Enterprise codebases with 400,000+ files overwhelm token-based AI assistants because context windows cannot capture cross-service dependencies that span repositories. Testing across enterprise environments reveals Augment Code's semantic dependency analysis, Cursor's 1M Max Mode, and Sourcegraph Cody's verified ISO 27001 compliance serve distinct enterprise needs. Choose based on codebase scale, IDE standardization requirements, and security verification priorities.
TL;DR
Augment Code's Context Engine provides deep architectural understanding through semantic dependency graphs that trace connections across services. Cursor's Normal mode handles 200,000 tokens, with Max Mode scaling to 1 million tokens for supported models. Sourcegraph Cody leverages RAG architecture with up to 1 million token context through Gemini 1.5 Flash, though practical limits depend on retrieval quality rather than raw window size.
Augment Code's Context Engine processes 400,000+ files through semantic dependency analysis, enabling complete architectural understanding that reduces AI hallucinations by 40%. See the Context Engine in action →
After testing all three tools across a large, distributed enterprise architecture, I found the differences weren't apparent from the documentation alone. They emerged during cross-service refactoring scenarios in which context quality directly determined whether suggested changes would break production systems or integrate safely with existing authentication flows.

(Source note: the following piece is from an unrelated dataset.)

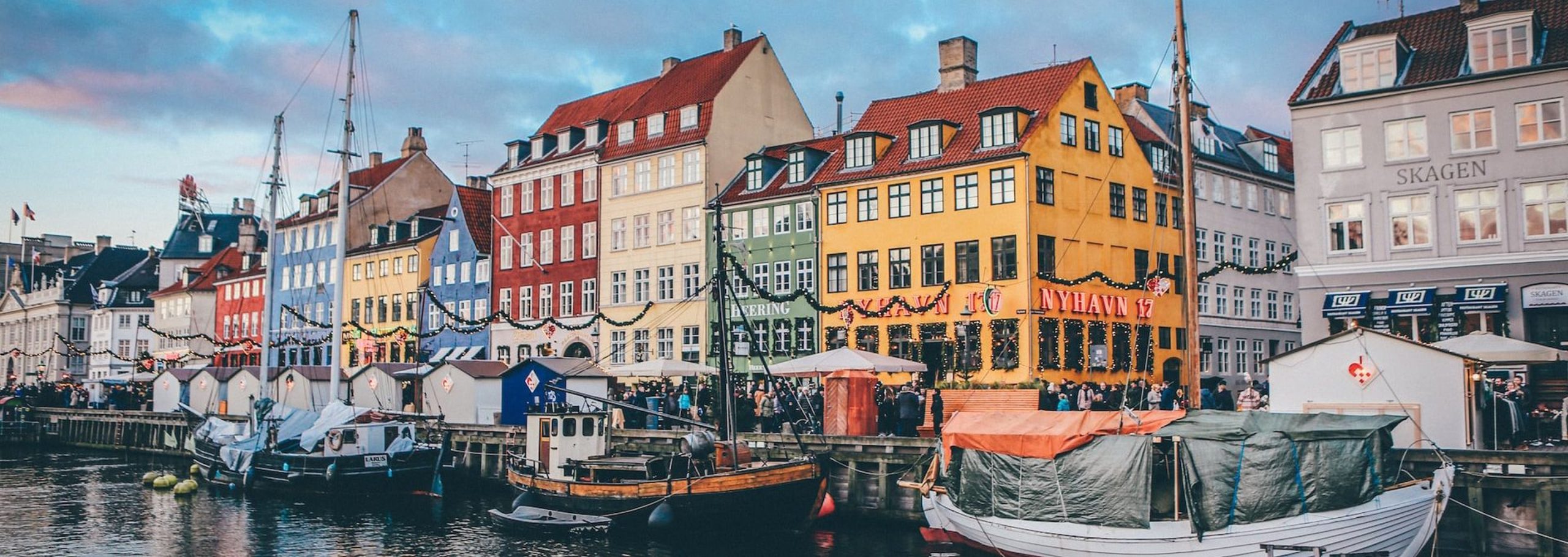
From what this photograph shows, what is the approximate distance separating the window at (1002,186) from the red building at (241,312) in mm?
54393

My team assessed Augment Code, Cursor, and Sourcegraph Cody against our enterprise monorepo and multi-repository microservices environment. We focused on authentication service refactoring, payment processing updates, and database migration scenarios where a single missed dependency could cascade into production incidents.

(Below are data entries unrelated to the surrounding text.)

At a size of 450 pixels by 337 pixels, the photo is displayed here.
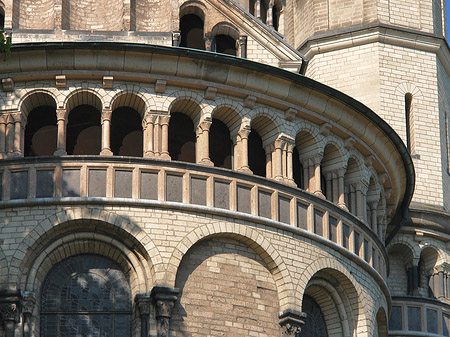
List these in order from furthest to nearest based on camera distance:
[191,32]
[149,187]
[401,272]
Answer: [401,272]
[191,32]
[149,187]

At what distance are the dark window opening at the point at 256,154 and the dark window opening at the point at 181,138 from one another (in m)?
1.57

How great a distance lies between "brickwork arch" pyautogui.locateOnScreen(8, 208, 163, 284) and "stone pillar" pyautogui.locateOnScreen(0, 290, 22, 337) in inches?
24.5

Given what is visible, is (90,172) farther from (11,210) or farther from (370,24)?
(370,24)

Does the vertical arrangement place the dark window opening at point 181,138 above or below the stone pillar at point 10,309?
above

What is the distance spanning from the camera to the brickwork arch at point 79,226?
31438mm

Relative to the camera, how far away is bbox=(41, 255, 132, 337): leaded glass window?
31.7 m

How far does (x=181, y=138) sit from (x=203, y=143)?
91cm

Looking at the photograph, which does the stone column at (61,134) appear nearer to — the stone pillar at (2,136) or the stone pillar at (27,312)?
the stone pillar at (2,136)

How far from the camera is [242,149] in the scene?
3344 cm

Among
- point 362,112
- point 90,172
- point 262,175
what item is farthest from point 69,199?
point 362,112

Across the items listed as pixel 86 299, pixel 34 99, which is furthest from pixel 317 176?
pixel 34 99

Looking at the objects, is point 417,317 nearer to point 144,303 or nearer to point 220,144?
point 220,144

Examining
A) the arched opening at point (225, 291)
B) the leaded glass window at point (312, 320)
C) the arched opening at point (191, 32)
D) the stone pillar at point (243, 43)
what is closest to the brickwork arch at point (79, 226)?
the arched opening at point (225, 291)

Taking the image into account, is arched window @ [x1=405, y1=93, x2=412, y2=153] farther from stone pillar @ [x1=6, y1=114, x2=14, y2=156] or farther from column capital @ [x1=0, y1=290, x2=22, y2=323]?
column capital @ [x1=0, y1=290, x2=22, y2=323]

What enterprise teams struggle with most during AI coding assistant evaluation isn't feature comparison. It's understanding how each tool's context architecture actually behaves in the face of real codebase complexity. Marketing materials promise a comprehensive understanding, but the practical question remains: when you modify a shared authentication token structure, does the AI recognize downstream services based on that exact signature?
This comparison examines three decisive dimensions: context architecture (how each tool builds understanding of large codebases), IDE integration requirements (because forcing 500 developers to change editors creates adoption friction), and security verification (since claims without attestation reports don't satisfy compliance requirements).

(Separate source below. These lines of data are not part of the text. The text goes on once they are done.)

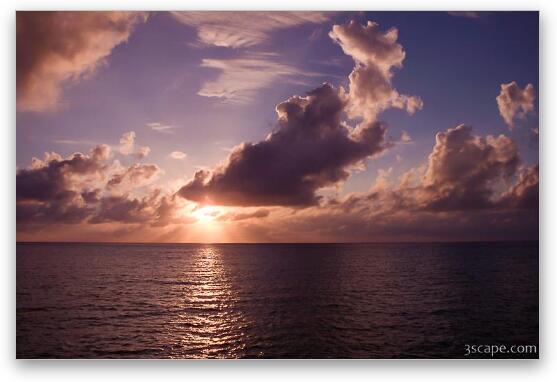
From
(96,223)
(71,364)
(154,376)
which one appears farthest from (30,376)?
(96,223)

Key evaluation dimensions for enterprise AI coding assistants:
- Context, architecture, capacity and dependency understanding
- IDE compatibility with existing development environments
- Security certification verification and compliance status
- Deployment flexibility (SaaS, VPC, self-hosted)
- Pricing model transparency and predictability
- Multi-repository support across distributed systems
The 2025 Stack Overflow Developer Survey reveals 84% of developers now use AI coding tools, yet positive sentiment declined from 70% to 60% between 2023 and 2025. A McKinsey analysis found that high-performing organizations achieve 16-30% improvements in team productivity, but only when they "make wholesale changes to their operating model."
Sourcegraph Cody vs Cursor vs Augment Code at a Glance
When evaluating AI coding assistants for enterprise deployment, six decision factors matter most: context architecture, IDE compatibility, security certification, deployment flexibility, pricing transparency, and multi-repository support. This comparison table summarizes how each platform approaches these dimensions.
| Dimension | Augment Code | Cursor | Sourcegraph Cody |
|---|---|---|---|
| Context approach | Semantic dependency mapping (400,000+ files) | 200k tokens Normal, 1M Max Mode | RAG with 1M tokens (Gemini 1.5 Flash) |
| Primary architecture | Semantic dependency graphs | AI-first IDE with @ symbol targeting | Search-first RAG retrieval |
| IDE support | VS Code, JetBrains (2024.3+), Vim/Neovim | VS Code fork only | VS Code, JetBrains (GA), Web |
| Security certification | SOC 2 Type II, ISO 42001 | SOC 2/ISO 27001 (third-party audited) | ISO 27001:2022 (independently verified) |
| Deployment options | SaaS, VPC, air-gapped | SaaS only | SaaS and self-hosted |
| Enterprise pricing | Credit-based, custom tiers | $40/user/month Teams plan | Contact for pricing |
| Best for | High-context development with semantic code mapping | AI-first development, VS Code teams | Existing Sourcegraph users |
Key insight: Each tool optimizes for different enterprise constraints: Augment Code for semantic understanding, Cursor for AI-first workflows, and Sourcegraph Cody for integration with existing search infrastructure.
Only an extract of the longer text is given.